Jeremía convenció a varias instituciones de financiar una nueva expedición, donde mismo se había encontrado el diente de mosasaurio. Solo el descubrimiento de un inmenso reptil marino podía borrar la humillación a la que había sido sometido. Francis mantenía el contacto, pero seguía postergando de manera indefinida el libro a cuatro manos. Jeremía estuvo meses en los yacimientos dirigiendo a más de diez peones que, bajo sus instrucciones, iban tallando la dura piedra en busca de fósiles. En esos meses lograron encontrar ocho ammonites y un pez cretácico, el cual constituía el verdadero hallazgo. Aunque aquello no bastó para que pronunciaran su nombre sin matices de burla en la capital, al menos por allí recuperó algún respeto. El pez fósil y el diente de mosasaurio constituían las únicas atracciones del museo en el que había vuelto a trabajar, y ambas habían sido descubiertas por él.
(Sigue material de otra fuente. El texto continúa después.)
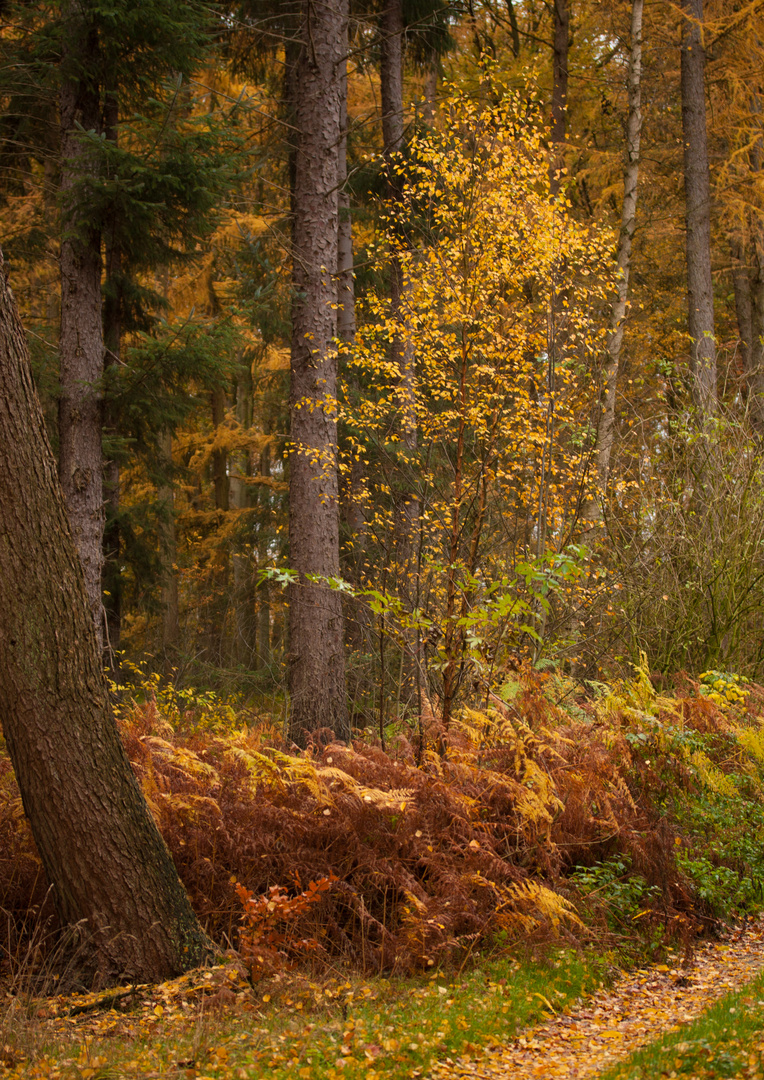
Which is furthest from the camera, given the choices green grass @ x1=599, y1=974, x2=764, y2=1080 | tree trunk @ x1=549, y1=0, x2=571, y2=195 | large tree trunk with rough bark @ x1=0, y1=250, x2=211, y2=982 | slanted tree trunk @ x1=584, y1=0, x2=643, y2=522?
tree trunk @ x1=549, y1=0, x2=571, y2=195

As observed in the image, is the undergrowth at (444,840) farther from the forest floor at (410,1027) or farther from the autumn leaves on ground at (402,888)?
the forest floor at (410,1027)

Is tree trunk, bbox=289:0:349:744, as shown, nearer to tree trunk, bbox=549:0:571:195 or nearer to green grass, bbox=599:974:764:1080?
green grass, bbox=599:974:764:1080

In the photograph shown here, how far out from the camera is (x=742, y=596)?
924 cm

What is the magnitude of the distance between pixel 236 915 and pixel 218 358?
21.4 feet

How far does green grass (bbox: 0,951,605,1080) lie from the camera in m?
3.24

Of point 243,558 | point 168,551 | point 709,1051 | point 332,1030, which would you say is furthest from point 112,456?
point 709,1051

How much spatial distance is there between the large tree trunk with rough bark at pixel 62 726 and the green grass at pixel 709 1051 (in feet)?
7.30

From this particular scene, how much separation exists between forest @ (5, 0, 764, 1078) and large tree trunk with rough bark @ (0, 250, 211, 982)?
18mm

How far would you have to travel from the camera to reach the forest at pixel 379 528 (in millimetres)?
4125

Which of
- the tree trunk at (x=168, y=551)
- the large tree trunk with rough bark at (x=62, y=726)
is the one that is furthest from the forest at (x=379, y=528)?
the tree trunk at (x=168, y=551)

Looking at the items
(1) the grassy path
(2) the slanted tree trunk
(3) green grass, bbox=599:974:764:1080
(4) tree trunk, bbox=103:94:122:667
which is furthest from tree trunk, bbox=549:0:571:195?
(3) green grass, bbox=599:974:764:1080

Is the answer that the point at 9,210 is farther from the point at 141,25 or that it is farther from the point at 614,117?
the point at 614,117

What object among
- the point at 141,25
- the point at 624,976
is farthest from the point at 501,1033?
the point at 141,25

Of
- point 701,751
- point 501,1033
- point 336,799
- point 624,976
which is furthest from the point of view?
point 701,751
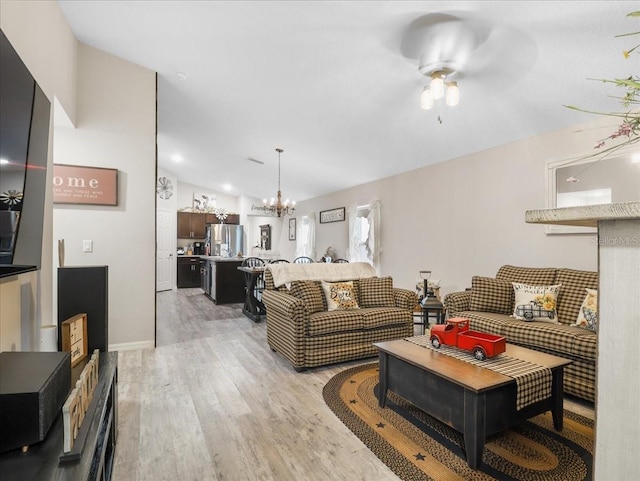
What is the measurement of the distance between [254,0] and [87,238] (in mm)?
2845

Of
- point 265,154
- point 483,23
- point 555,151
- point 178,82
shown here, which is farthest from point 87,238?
point 555,151

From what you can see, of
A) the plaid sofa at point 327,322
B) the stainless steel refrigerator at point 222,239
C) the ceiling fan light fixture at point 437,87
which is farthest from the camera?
the stainless steel refrigerator at point 222,239

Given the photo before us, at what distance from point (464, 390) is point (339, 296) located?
1832 millimetres

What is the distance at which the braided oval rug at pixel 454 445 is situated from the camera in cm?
181

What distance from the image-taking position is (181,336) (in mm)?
4336

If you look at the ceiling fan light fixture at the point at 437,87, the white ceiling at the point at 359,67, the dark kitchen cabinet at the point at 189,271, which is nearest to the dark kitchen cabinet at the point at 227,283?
the white ceiling at the point at 359,67

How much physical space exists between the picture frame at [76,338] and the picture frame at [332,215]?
5.53m

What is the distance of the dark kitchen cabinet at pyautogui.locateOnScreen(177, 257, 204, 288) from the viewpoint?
8859 mm

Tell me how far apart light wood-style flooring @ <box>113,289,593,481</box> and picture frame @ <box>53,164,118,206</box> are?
65.4 inches

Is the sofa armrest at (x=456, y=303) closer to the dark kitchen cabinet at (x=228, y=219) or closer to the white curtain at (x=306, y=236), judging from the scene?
the white curtain at (x=306, y=236)

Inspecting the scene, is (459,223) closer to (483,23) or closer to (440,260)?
(440,260)

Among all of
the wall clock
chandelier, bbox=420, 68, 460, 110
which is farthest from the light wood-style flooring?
the wall clock

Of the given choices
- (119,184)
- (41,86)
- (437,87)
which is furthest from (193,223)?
(437,87)

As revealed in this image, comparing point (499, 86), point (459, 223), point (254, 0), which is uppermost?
point (254, 0)
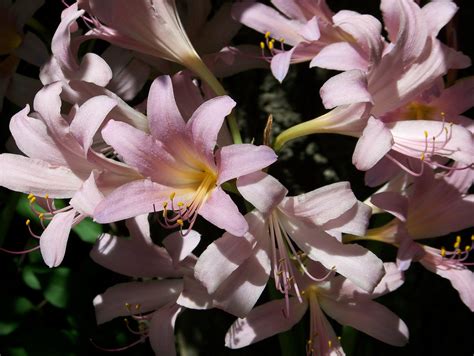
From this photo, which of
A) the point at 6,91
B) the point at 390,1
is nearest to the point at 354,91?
the point at 390,1

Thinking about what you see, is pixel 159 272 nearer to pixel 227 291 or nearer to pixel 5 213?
pixel 227 291

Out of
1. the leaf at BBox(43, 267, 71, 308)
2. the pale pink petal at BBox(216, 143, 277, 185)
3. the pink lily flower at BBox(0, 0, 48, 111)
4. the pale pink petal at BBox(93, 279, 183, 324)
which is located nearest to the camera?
the pale pink petal at BBox(216, 143, 277, 185)

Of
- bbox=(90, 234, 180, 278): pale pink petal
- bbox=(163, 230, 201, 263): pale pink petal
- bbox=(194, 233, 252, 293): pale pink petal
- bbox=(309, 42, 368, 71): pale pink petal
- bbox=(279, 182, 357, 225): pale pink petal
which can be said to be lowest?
bbox=(90, 234, 180, 278): pale pink petal

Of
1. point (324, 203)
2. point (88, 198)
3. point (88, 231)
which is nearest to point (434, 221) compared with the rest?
point (324, 203)

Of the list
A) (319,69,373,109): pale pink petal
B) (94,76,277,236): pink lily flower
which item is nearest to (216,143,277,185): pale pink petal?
(94,76,277,236): pink lily flower

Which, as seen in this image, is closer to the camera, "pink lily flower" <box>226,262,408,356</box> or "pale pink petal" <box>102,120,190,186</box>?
"pale pink petal" <box>102,120,190,186</box>

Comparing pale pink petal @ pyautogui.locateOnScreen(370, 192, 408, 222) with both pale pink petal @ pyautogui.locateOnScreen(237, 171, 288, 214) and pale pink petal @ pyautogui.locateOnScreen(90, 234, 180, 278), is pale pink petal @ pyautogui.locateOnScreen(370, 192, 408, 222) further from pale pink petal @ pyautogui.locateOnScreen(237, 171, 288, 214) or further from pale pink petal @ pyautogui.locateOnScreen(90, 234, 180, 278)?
pale pink petal @ pyautogui.locateOnScreen(90, 234, 180, 278)

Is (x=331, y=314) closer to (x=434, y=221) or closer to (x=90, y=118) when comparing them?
(x=434, y=221)

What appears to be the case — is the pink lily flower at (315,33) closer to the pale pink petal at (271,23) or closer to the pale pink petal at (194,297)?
the pale pink petal at (271,23)
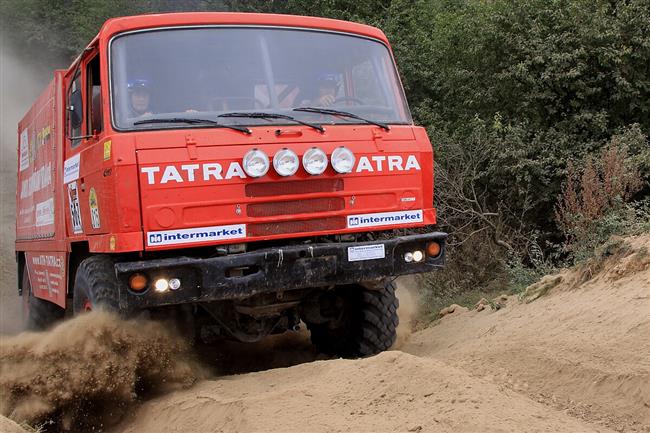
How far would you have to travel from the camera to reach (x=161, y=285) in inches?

Regresó a la vida doméstica, de vez en cuando ayudaba al negocio de Elisa, que no había parado nunca de crecer (muchas personas lo conocían simplemente como el esposo de Elisa). De vez en cuando sentía un vacío corroyente y pensaba en sus viejos tiempos en la capital, o en el congreso al que había ido cuando joven, en el que había conocido a Francis. Ahora tenía más de cincuenta años, y muy pronto su salud no le iba a permitir emprender expediciones. Un día, mientras hablaba con André sobre el libro que algún día iba a publicar (pero André sabía que ese libro no iba a ser publicado nunca), le contó que seguía viendo los borrosos huesos en el sueño, y que seguía siendo su destino hallar al mosasaurio más grande y completo jamás descubierto. Seguido de eso, le pidió dinero a la Sociedad Espeleológica. André le explicó que ellos ya no tenían dinero, pero como siguió insistiendo se lo terminó dando días después de su propio bolsillo (André supo que Jeremía murió creyendo que ese dinero en realidad no había salido de su bolsillo personal, creía que aquello había sido una mentira a fin de cobrar el dinero de vuelta cuanto antes).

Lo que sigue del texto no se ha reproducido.